All this strikes me as a good and promising outcome, since overall (given the available alternatives) a win for Sistani is a win for Iraq. The political weight of the Shia clergy in Iraq, combined with the weakness of effective secular non-authoritarian political forces, is not ideal from my point of view. And no one should imagine that Sistani's perspective on the political role of religion resembles that of Thomas Jefferson (or even that his position is as "moderate" as that of the Ayatollah Abdel Majid al-Khoei, who was murdered by Sadr a year ago).
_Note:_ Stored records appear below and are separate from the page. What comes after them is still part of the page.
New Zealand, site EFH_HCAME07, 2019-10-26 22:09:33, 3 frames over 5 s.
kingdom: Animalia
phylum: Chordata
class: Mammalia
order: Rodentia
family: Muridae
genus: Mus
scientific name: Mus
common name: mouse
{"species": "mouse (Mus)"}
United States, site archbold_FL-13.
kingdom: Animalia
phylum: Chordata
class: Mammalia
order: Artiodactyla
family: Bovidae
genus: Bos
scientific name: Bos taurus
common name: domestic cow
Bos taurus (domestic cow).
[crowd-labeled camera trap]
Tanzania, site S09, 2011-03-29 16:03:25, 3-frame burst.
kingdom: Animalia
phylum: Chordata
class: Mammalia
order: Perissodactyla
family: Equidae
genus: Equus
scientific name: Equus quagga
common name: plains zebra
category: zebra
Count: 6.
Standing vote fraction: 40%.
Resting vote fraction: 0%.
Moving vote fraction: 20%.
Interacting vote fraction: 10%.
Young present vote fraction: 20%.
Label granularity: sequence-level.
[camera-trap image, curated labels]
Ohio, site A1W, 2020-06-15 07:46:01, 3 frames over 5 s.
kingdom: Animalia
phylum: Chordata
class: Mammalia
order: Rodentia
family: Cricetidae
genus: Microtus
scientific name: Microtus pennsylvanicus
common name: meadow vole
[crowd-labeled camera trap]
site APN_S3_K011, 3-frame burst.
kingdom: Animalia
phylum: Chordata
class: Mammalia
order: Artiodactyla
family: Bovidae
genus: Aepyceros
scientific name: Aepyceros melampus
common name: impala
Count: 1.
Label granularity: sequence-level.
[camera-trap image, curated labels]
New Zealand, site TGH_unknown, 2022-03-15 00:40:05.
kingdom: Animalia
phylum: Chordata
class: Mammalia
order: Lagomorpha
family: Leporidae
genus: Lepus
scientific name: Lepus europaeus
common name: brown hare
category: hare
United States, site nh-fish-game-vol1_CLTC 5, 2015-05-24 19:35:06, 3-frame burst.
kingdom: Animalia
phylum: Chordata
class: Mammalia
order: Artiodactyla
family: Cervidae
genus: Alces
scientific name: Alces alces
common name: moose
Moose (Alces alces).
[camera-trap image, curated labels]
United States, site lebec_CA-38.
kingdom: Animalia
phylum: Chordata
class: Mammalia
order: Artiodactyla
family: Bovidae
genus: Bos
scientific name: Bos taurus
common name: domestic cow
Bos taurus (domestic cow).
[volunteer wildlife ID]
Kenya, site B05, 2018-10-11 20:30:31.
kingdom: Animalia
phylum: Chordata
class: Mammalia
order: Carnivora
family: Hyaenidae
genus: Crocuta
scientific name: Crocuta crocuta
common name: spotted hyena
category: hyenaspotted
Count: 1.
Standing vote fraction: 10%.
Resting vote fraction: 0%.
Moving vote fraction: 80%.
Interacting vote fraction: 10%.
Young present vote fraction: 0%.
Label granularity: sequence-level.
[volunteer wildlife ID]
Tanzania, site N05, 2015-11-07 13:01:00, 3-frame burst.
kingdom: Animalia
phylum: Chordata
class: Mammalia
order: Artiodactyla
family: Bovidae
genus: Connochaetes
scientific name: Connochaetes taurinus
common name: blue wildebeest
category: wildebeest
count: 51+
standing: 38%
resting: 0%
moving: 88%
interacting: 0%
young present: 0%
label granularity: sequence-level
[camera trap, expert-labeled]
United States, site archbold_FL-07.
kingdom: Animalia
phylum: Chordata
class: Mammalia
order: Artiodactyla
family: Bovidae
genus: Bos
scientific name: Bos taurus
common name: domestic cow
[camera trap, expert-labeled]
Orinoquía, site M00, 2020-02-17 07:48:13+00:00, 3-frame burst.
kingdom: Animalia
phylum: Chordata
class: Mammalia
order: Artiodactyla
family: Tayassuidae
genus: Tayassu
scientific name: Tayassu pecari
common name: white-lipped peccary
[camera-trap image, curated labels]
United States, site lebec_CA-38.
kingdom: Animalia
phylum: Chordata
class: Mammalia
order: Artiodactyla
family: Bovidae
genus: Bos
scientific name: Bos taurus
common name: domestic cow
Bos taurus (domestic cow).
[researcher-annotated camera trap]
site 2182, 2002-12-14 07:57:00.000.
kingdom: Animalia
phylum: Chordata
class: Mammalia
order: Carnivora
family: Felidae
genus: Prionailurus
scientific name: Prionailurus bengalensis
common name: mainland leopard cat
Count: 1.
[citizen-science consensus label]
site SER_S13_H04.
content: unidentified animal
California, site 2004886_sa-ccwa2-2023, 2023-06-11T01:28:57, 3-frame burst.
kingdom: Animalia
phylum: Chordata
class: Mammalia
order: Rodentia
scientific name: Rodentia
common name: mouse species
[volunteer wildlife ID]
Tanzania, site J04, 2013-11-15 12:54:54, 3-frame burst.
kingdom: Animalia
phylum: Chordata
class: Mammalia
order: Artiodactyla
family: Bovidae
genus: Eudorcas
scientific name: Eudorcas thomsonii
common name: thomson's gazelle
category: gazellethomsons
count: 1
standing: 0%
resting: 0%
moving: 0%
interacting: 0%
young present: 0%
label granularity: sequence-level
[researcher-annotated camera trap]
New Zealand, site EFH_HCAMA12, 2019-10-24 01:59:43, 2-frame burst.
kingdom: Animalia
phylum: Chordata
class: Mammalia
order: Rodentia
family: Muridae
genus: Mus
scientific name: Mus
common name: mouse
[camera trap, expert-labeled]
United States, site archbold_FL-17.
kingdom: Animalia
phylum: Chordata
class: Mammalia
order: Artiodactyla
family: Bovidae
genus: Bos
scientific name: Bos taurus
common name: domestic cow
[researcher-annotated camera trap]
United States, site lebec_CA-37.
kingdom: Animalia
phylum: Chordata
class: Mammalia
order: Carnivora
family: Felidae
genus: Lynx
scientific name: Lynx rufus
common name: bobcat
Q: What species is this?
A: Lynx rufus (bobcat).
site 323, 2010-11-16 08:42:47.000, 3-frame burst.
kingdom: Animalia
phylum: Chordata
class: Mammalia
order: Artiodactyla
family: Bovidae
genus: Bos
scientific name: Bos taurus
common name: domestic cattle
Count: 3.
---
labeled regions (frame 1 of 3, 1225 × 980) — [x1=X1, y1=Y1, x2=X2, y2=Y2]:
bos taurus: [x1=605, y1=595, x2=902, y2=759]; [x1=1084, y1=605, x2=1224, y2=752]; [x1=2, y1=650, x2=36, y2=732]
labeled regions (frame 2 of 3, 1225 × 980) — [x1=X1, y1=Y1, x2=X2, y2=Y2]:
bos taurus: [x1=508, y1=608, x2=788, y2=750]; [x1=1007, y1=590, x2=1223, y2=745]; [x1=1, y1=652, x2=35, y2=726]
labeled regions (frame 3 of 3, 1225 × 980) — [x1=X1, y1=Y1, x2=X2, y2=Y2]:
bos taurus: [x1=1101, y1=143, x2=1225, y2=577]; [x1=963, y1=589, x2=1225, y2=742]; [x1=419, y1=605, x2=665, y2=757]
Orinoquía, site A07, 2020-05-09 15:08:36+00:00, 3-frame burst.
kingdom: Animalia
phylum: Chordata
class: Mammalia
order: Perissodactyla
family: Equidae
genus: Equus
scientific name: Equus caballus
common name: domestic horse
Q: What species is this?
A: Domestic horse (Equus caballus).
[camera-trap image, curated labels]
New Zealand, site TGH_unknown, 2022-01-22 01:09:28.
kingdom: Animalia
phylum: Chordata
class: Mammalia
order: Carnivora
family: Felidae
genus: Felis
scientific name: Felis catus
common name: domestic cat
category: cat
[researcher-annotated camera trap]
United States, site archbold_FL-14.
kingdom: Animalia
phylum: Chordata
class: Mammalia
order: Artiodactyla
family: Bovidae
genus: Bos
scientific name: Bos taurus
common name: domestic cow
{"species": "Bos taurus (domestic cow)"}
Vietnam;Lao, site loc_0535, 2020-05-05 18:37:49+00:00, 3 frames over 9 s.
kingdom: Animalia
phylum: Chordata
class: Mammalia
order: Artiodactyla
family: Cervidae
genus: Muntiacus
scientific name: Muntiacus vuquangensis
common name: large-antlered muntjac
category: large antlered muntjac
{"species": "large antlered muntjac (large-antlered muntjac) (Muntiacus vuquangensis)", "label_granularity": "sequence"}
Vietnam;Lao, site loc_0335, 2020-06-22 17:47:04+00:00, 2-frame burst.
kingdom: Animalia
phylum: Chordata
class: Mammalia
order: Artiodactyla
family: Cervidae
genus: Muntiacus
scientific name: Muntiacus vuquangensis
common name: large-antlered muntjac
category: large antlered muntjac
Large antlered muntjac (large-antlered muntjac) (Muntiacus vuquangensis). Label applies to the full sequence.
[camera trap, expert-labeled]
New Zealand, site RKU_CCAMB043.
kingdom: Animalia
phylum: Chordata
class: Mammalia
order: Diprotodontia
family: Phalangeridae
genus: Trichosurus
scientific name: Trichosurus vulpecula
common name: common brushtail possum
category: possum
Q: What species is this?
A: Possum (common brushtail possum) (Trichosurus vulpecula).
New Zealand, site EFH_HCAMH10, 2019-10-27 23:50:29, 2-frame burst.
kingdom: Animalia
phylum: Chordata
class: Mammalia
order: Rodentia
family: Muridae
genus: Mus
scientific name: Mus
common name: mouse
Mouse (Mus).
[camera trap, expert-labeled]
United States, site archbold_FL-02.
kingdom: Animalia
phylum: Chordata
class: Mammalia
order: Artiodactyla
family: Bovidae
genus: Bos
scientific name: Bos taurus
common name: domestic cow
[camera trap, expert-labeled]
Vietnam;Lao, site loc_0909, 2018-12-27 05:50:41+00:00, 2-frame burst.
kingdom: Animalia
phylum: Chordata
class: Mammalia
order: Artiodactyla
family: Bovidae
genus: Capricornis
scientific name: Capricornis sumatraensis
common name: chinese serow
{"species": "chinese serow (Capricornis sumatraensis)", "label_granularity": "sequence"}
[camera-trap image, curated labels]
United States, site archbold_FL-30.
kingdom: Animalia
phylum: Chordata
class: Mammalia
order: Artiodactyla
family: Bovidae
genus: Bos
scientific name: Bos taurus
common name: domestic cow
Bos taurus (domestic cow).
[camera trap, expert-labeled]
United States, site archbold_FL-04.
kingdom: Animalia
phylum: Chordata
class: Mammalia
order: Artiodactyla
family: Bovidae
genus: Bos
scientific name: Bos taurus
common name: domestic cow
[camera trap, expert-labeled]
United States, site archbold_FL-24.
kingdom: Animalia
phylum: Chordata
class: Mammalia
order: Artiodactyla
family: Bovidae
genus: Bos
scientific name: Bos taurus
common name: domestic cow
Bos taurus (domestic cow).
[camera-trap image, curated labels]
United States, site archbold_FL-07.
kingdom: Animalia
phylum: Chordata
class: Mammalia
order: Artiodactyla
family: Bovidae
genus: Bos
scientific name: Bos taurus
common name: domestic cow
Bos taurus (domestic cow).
But according to all the evidence I know about (and the consensus of all informed analysts I have read), he has consistently rejected the extreme theocratic line of Khomeini, Sadr, and the Iranian regime; he is committed to a peaceful political transition in Iraq, and to some sort of democratic representative regime; and (as he has just demonstrated again) he is a skillful political actor with very substantial clout. Iraq could do a lot worse right now, so let's hope his health holds up (and that no one manages to assassinate him).
At least, those are my immediate (non-expert) impressions.